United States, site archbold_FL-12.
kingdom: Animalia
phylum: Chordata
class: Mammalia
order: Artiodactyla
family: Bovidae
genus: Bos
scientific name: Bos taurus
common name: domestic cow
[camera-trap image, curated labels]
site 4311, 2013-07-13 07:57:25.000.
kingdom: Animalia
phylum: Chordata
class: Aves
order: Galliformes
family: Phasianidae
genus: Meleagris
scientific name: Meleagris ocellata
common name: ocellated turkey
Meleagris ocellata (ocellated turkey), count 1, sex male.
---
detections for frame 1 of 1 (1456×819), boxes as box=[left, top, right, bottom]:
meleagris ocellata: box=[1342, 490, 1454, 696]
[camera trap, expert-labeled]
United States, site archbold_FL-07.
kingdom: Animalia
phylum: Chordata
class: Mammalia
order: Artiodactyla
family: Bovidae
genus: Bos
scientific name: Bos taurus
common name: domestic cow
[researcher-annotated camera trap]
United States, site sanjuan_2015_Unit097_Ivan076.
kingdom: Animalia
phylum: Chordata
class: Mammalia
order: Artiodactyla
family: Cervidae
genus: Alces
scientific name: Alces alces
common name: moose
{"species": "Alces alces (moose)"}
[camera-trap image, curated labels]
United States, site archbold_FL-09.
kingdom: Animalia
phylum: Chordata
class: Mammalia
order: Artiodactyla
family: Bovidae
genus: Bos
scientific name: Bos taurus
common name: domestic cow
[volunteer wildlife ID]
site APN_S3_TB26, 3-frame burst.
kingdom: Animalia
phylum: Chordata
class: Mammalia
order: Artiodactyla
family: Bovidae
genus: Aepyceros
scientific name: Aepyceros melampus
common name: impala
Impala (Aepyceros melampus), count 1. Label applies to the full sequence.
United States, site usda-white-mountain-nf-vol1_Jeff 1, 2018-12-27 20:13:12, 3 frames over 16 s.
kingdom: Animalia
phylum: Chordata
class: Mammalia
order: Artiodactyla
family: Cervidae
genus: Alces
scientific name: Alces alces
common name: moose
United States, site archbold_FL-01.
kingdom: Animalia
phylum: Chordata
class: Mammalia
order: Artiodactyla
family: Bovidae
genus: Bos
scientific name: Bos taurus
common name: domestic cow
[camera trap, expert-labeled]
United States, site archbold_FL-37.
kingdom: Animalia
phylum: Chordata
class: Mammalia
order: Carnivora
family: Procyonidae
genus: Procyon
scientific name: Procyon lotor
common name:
--------------------
> Your objective: Look for the string "States" in the data above and return every line that has it.

> Solution:
United States, site archbold_FL-12.
United States, site archbold_FL-07.
United States, site sanjuan_2015_Unit097_Ivan076.
United States, site archbold_FL-09.
United States, site usda-white-mountain-nf-vol1_Jeff 1, 2018-12-27 20:13:12, 3 frames over 16 s.
United States, site archbold_FL-01.
United States, site archbold_FL-37.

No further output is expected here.